What to produce >> Please rewrite the lines below as a numbered list, leaving out the blank lines.

-- START Material for the task --

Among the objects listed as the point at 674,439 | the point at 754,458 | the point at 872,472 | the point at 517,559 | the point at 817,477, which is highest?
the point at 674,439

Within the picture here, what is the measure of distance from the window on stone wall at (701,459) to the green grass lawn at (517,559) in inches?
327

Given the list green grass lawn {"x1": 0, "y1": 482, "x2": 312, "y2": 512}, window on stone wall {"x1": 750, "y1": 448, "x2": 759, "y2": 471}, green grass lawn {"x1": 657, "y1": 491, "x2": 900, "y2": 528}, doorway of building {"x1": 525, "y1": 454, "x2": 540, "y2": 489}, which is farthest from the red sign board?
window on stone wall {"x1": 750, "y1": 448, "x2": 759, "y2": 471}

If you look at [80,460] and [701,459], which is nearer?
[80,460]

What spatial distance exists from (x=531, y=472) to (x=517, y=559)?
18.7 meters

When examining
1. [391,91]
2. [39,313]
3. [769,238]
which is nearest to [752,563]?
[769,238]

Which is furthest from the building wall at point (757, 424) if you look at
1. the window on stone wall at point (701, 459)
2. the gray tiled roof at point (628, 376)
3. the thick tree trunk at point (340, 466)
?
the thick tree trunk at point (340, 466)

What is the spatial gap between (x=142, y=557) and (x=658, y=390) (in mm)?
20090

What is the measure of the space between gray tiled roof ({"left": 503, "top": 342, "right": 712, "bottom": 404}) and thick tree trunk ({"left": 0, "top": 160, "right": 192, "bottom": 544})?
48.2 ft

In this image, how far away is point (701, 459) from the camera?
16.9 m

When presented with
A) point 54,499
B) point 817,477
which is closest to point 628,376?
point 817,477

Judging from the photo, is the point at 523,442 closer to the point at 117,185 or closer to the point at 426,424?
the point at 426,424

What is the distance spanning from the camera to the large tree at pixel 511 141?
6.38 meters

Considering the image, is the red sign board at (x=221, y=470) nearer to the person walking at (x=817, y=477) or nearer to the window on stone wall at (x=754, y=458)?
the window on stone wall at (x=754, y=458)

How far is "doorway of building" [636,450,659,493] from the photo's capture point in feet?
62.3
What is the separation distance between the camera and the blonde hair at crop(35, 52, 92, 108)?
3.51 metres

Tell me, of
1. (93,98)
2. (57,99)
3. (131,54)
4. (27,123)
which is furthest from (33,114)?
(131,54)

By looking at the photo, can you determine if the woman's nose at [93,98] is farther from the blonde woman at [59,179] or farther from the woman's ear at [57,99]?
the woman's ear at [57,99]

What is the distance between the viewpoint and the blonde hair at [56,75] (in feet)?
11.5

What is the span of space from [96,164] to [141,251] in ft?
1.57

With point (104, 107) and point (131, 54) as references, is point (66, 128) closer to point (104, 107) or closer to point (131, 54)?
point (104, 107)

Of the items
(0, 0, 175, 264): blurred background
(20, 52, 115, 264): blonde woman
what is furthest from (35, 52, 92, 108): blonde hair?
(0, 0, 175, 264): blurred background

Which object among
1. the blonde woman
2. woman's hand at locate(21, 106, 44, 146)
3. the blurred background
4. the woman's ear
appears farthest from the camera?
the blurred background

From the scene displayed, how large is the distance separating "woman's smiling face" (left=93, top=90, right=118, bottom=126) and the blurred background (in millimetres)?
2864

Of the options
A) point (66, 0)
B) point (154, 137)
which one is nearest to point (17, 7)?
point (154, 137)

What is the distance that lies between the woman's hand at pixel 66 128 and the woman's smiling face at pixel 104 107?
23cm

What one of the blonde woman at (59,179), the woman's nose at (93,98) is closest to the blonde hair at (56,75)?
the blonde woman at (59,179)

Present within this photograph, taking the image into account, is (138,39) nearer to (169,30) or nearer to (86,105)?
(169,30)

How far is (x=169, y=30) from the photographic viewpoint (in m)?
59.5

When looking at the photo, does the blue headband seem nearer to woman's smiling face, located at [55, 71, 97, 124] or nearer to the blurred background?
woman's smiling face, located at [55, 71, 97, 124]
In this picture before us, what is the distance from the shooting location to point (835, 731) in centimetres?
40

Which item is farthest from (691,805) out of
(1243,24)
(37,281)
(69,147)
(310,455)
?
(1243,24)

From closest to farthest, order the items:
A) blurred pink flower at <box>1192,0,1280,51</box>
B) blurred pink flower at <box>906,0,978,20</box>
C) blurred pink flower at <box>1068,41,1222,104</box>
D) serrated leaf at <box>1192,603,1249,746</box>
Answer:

-- END Material for the task --

The reply >>
1. Among the objects listed as the point at 674,439 | the point at 754,458 | the point at 872,472 | the point at 517,559 | the point at 817,477, which is highest?
2. the point at 674,439
3. Within the picture here, what is the measure of distance from the window on stone wall at (701,459) to the green grass lawn at (517,559) in inches?
4. 327
5. Given the list green grass lawn {"x1": 0, "y1": 482, "x2": 312, "y2": 512}, window on stone wall {"x1": 750, "y1": 448, "x2": 759, "y2": 471}, green grass lawn {"x1": 657, "y1": 491, "x2": 900, "y2": 528}, doorway of building {"x1": 525, "y1": 454, "x2": 540, "y2": 489}, which is farthest from the red sign board?
6. window on stone wall {"x1": 750, "y1": 448, "x2": 759, "y2": 471}
7. If you look at [80,460] and [701,459], which is nearer?
8. [80,460]
9. What spatial distance exists from (x=531, y=472) to (x=517, y=559)?
10. 18.7 meters
11. When examining
12. 1. [391,91]
13. 2. [39,313]
14. 3. [769,238]
15. which is nearest to [752,563]?
16. [769,238]
17. Which is furthest from the building wall at point (757, 424) if you look at
18. 1. the window on stone wall at point (701, 459)
19. 2. the gray tiled roof at point (628, 376)
20. 3. the thick tree trunk at point (340, 466)
21. ?
22. the thick tree trunk at point (340, 466)
23. What is the spatial gap between (x=142, y=557) and (x=658, y=390) (in mm)?
24. 20090
25. What is the measure of the space between gray tiled roof ({"left": 503, "top": 342, "right": 712, "bottom": 404}) and thick tree trunk ({"left": 0, "top": 160, "right": 192, "bottom": 544})?
26. 48.2 ft
27. In this image, how far away is point (701, 459) from the camera?
28. 16.9 m
29. When presented with
30. A) point 54,499
31. B) point 817,477
32. which is closest to point 628,376?
33. point 817,477
34. Judging from the photo, is the point at 523,442 closer to the point at 117,185 or closer to the point at 426,424?
35. the point at 426,424
36. What is the distance spanning from the camera to the large tree at pixel 511 141?
37. 6.38 meters
38. Considering the image, is the red sign board at (x=221, y=470) nearer to the person walking at (x=817, y=477) or nearer to the window on stone wall at (x=754, y=458)?
39. the window on stone wall at (x=754, y=458)
40. How far is "doorway of building" [636,450,659,493] from the photo's capture point in feet?
41. 62.3
42. What is the separation distance between the camera and the blonde hair at crop(35, 52, 92, 108)?
43. 3.51 metres
44. Tell me, of
45. 1. (93,98)
46. 2. (57,99)
47. 3. (131,54)
48. 4. (27,123)
49. which is furthest from (33,114)?
50. (131,54)
51. By looking at the photo, can you determine if the woman's nose at [93,98] is farther from the blonde woman at [59,179] or farther from the woman's ear at [57,99]?
52. the woman's ear at [57,99]
53. What is the distance between the viewpoint and the blonde hair at [56,75] (in feet)?
54. 11.5
55. What is the span of space from [96,164] to [141,251] in ft?
56. 1.57
57. With point (104, 107) and point (131, 54) as references, is point (66, 128) closer to point (104, 107) or closer to point (131, 54)?
58. point (104, 107)
59. Of the items
60. (0, 0, 175, 264): blurred background
61. (20, 52, 115, 264): blonde woman
62. what is furthest from (35, 52, 92, 108): blonde hair?
63. (0, 0, 175, 264): blurred background
64. Which object among
65. 1. the blonde woman
66. 2. woman's hand at locate(21, 106, 44, 146)
67. 3. the blurred background
68. 4. the woman's ear
69. appears farthest from the camera?
70. the blurred background
71. From the scene displayed, how large is the distance separating "woman's smiling face" (left=93, top=90, right=118, bottom=126) and the blurred background (in millimetres)?
72. 2864
73. Of the options
74. A) point (66, 0)
75. B) point (154, 137)
76. which one is nearest to point (17, 7)?
77. point (154, 137)
78. What is the distance that lies between the woman's hand at pixel 66 128 and the woman's smiling face at pixel 104 107?
79. 23cm
80. What one of the blonde woman at (59,179), the woman's nose at (93,98) is closest to the blonde hair at (56,75)?
81. the blonde woman at (59,179)
82. Present within this photograph, taking the image into account, is (138,39) nearer to (169,30) or nearer to (86,105)?
83. (169,30)
84. How far is (x=169, y=30) from the photographic viewpoint (in m)?
85. 59.5
86. When looking at the photo, does the blue headband seem nearer to woman's smiling face, located at [55, 71, 97, 124] or nearer to the blurred background?
87. woman's smiling face, located at [55, 71, 97, 124]
88. In this picture before us, what is the distance from the shooting location to point (835, 731) in centimetres?
89. 40
90. Which item is farthest from (691,805) out of
91. (1243,24)
92. (37,281)
93. (69,147)
94. (310,455)
95. ?
96. (1243,24)
97. From closest to farthest, order the items:
98. A) blurred pink flower at <box>1192,0,1280,51</box>
99. B) blurred pink flower at <box>906,0,978,20</box>
100. C) blurred pink flower at <box>1068,41,1222,104</box>
101. D) serrated leaf at <box>1192,603,1249,746</box>
102. Answer:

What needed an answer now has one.